PHILADELPHIA -- Rarely does Tyler Clippard get the opportunity to watch the Nationals celebrate a victory in person, let alone be at the center of such a celebration on the field. Such is life for a setup man, who upon handing over the game to his closer heads down the dugout tunnel to ice his arm and watch the ninth inning on TV.
"Usually when I pitch the eighth, I just come to the clubhouse and we just do this," Clippard said, making a high-five motion to no one in particular. "It's a lot more fun out on the field."
Something the Nationals reliever finally got to experience last night. Summoned by manager Davey Johnson to pitch the ninth inning with a three-run lead, Clippard made quick work of the Phillies and then got to receive high-fives from everyone on the Nationals' roster following the 5-2 victory.
Might we see this scene play out more moving forward? Earlier in the day, Clippard made an impassioned case for himself as the Nationals' new fill-in closer, now that Henry Rodriguez flamed out and Drew Storen and Brad Lidge continue to recover from injuries.

Study material:
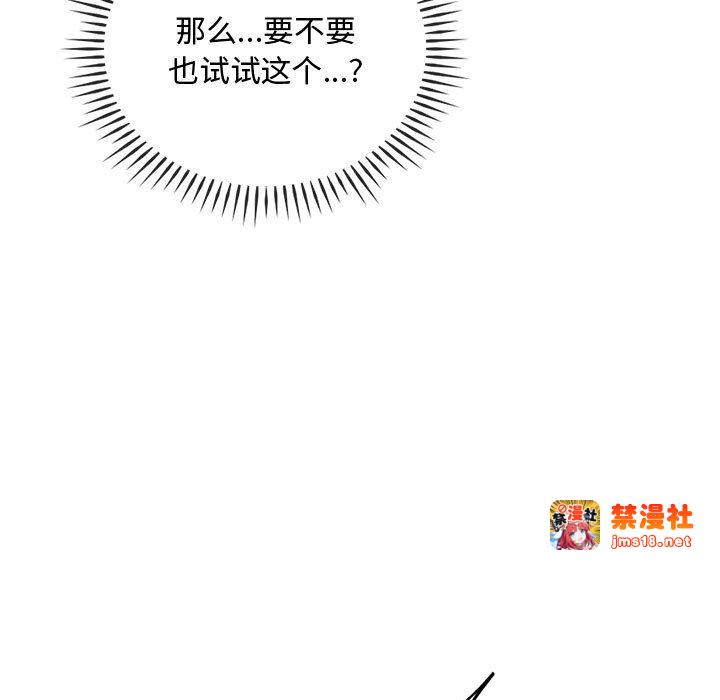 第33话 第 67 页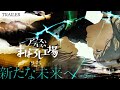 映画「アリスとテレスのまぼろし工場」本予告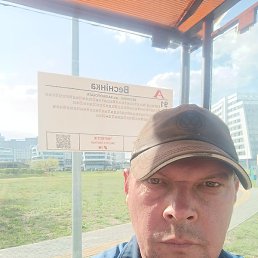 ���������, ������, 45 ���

==

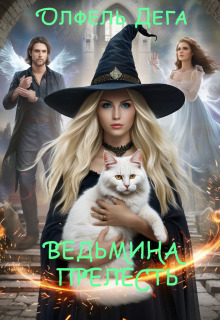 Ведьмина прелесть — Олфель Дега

Required work:
A. Could you give the Clippard article again starting at "Something the Nationals" and ending at "recover from injuries.", with "Phillies" replaced by "Braves"?
B. Can you carry on the article about Tyler Clippard closing for the Nationals from its last sentence?

Expected outputs:
A.
Something the Nationals reliever finally got to experience last night. Summoned by manager Davey Johnson to pitch the ninth inning with a three-run lead, Clippard made quick work of the Braves and then got to receive high-fives from everyone on the Nationals' roster following the 5-2 victory.
Might we see this scene play out more moving forward? Earlier in the day, Clippard made an impassioned case for himself as the Nationals' new fill-in closer, now that Henry Rodriguez flamed out and Drew Storen and Brad Lidge continue to recover from injuries.

B.
"I want it bad," he said. "I've been fighting for the opportunity for three years now. I feel like I've been over-stepped a few times along the way for the opportunity to get those saves, for whatever reason. I don't really know. But they have a plan, and I trust their plan. We've had a good year this year and we've been winning. You can't really go against the grain as far that stuff is concerned. But, yeah, I would love an opportunity."
Clippard is hardly a selfish player. He's been the consummate team-first guy over the last three seasons, throwing more innings than any other reliever in the majors, many of them coming at critical points in a game with runners in scoring position and the opponent's best hitters at the plate.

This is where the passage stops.